[Entries from a dataset]
= = =

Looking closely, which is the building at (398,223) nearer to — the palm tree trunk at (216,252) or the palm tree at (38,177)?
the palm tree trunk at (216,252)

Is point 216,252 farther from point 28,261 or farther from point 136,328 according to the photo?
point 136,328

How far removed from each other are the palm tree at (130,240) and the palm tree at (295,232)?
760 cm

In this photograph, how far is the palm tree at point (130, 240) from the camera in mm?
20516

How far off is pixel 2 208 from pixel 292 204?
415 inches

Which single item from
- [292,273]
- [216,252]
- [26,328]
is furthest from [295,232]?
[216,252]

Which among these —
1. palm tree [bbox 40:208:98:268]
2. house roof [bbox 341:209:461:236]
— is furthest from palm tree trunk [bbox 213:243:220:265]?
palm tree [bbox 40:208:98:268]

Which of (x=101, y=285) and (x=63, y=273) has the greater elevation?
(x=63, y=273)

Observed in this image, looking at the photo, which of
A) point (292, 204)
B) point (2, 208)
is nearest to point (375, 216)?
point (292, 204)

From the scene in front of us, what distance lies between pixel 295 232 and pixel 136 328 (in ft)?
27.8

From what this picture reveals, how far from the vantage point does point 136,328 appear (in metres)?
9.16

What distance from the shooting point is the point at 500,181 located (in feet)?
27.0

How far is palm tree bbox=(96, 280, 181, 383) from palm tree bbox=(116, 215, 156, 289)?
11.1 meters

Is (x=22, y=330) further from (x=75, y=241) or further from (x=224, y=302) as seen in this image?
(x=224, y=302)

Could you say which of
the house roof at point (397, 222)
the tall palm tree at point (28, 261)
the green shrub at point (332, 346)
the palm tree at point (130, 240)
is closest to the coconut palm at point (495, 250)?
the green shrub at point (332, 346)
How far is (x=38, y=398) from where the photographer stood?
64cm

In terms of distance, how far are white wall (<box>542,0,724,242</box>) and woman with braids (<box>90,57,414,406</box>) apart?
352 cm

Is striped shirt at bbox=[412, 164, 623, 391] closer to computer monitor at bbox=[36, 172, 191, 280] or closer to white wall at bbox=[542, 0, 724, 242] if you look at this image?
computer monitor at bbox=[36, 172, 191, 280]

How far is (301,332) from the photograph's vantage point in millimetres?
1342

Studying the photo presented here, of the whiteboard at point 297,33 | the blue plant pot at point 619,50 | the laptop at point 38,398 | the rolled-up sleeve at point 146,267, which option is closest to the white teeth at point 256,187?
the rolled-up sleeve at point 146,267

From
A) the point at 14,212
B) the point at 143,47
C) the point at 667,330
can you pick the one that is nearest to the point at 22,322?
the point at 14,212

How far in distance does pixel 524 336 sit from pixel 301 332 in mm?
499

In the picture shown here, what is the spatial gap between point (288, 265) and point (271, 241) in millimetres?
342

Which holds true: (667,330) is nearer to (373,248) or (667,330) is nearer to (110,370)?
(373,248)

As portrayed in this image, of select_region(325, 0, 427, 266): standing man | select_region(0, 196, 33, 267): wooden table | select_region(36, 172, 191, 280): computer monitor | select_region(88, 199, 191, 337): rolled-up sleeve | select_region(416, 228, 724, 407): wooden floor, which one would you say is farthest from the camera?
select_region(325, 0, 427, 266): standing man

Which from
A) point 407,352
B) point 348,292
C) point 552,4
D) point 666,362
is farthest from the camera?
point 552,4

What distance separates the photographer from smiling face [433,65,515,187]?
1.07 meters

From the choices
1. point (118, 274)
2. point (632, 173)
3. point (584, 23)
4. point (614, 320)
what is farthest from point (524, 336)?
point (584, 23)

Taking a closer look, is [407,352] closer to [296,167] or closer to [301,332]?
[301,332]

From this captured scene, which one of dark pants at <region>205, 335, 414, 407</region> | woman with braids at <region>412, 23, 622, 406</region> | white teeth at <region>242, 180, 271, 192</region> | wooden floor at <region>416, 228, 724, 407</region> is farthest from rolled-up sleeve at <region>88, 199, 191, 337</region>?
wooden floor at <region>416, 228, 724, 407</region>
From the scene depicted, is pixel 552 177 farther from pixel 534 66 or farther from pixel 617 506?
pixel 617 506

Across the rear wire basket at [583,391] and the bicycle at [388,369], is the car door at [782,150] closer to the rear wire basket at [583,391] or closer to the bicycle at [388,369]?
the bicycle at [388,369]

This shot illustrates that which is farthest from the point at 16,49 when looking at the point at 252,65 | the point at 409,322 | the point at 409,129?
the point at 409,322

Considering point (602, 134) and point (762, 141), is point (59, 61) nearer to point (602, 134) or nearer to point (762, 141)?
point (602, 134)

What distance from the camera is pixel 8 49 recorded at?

= = =

Given request:
Print the records above in full, exactly.

Output below:
Looking closely, which is the building at (398,223) nearer to — the palm tree trunk at (216,252) or the palm tree at (38,177)?
the palm tree trunk at (216,252)

Is point 216,252 farther from point 28,261 or farther from point 136,328 according to the photo?
point 136,328

How far removed from each other are the palm tree at (130,240) and the palm tree at (295,232)?
760 cm

In this photograph, how far is the palm tree at point (130, 240) from the camera in mm?
20516

How far off is pixel 2 208 from pixel 292 204?
415 inches

Which single item from
- [292,273]
- [216,252]
- [26,328]
is furthest from [295,232]?
[216,252]

Which among these —
1. palm tree [bbox 40:208:98:268]
2. house roof [bbox 341:209:461:236]
— is furthest from palm tree trunk [bbox 213:243:220:265]?
palm tree [bbox 40:208:98:268]

Which of (x=101, y=285) and (x=63, y=273) has the greater elevation?
(x=63, y=273)

Observed in this image, looking at the photo, which of
A) point (292, 204)
B) point (2, 208)
is nearest to point (375, 216)?
point (292, 204)

From the scene in front of us, what distance lies between pixel 295 232 and pixel 136 328 (in ft)?
27.8

From what this picture reveals, how far from the vantage point does point 136,328 appear (in metres)?
9.16

What distance from the shooting point is the point at 500,181 located (in feet)?
27.0

How far is palm tree bbox=(96, 280, 181, 383) from palm tree bbox=(116, 215, 156, 289)?
11.1 meters

Is (x=22, y=330) further from (x=75, y=241) or further from (x=224, y=302) as seen in this image?
(x=224, y=302)

Could you say which of
the house roof at point (397, 222)
the tall palm tree at point (28, 261)
the green shrub at point (332, 346)
the palm tree at point (130, 240)
is closest to the coconut palm at point (495, 250)?
the green shrub at point (332, 346)
How far is (x=38, y=398) from where the photographer stood?
64cm

In terms of distance, how far are white wall (<box>542,0,724,242</box>) and woman with braids (<box>90,57,414,406</box>) apart?
352 cm

Is striped shirt at bbox=[412, 164, 623, 391] closer to computer monitor at bbox=[36, 172, 191, 280] or closer to white wall at bbox=[542, 0, 724, 242] if you look at this image?
computer monitor at bbox=[36, 172, 191, 280]

How far is (301,332) from the photograph's vantage point in millimetres?
1342

Studying the photo presented here, of the whiteboard at point 297,33 | the blue plant pot at point 619,50 | the laptop at point 38,398 | the rolled-up sleeve at point 146,267, which option is closest to the white teeth at point 256,187?
the rolled-up sleeve at point 146,267

From
A) the point at 14,212
B) the point at 143,47
C) the point at 667,330
can you pick the one that is nearest to the point at 22,322?
the point at 14,212

How far in distance does pixel 524 336 sit from pixel 301 332 in mm?
499

In the picture shown here, what is the spatial gap between point (288, 265) and point (271, 241) in millimetres?
342

Which holds true: (667,330) is nearer to (373,248) or (667,330) is nearer to (110,370)?
(373,248)

As portrayed in this image, of select_region(325, 0, 427, 266): standing man | select_region(0, 196, 33, 267): wooden table | select_region(36, 172, 191, 280): computer monitor | select_region(88, 199, 191, 337): rolled-up sleeve | select_region(416, 228, 724, 407): wooden floor, which one would you say is farthest from the camera?
select_region(325, 0, 427, 266): standing man

Which from
A) point 407,352
B) point 348,292
C) point 552,4
D) point 666,362
is farthest from the camera?
point 552,4

What distance separates the photographer from smiling face [433,65,515,187]?
1.07 meters

From the choices
1. point (118, 274)
2. point (632, 173)
3. point (584, 23)
4. point (614, 320)
what is farthest from point (524, 336)?
point (584, 23)

Taking a closer look, is [407,352] closer to [296,167] or closer to [301,332]?
[301,332]

From this captured scene, which one of dark pants at <region>205, 335, 414, 407</region> | woman with braids at <region>412, 23, 622, 406</region> | white teeth at <region>242, 180, 271, 192</region> | wooden floor at <region>416, 228, 724, 407</region> is farthest from rolled-up sleeve at <region>88, 199, 191, 337</region>?
wooden floor at <region>416, 228, 724, 407</region>
From the scene depicted, is pixel 552 177 farther from pixel 534 66 or farther from pixel 617 506?
pixel 617 506

Across the rear wire basket at [583,391] and the bicycle at [388,369], is the car door at [782,150] closer to the rear wire basket at [583,391] or closer to the bicycle at [388,369]?
the bicycle at [388,369]

This shot illustrates that which is farthest from the point at 16,49 when looking at the point at 252,65 | the point at 409,322 | the point at 409,129?
the point at 409,322

Considering point (602, 134) and point (762, 141), is point (59, 61) nearer to point (602, 134) or nearer to point (762, 141)?
point (602, 134)

What distance from the camera is pixel 8 49 recorded at?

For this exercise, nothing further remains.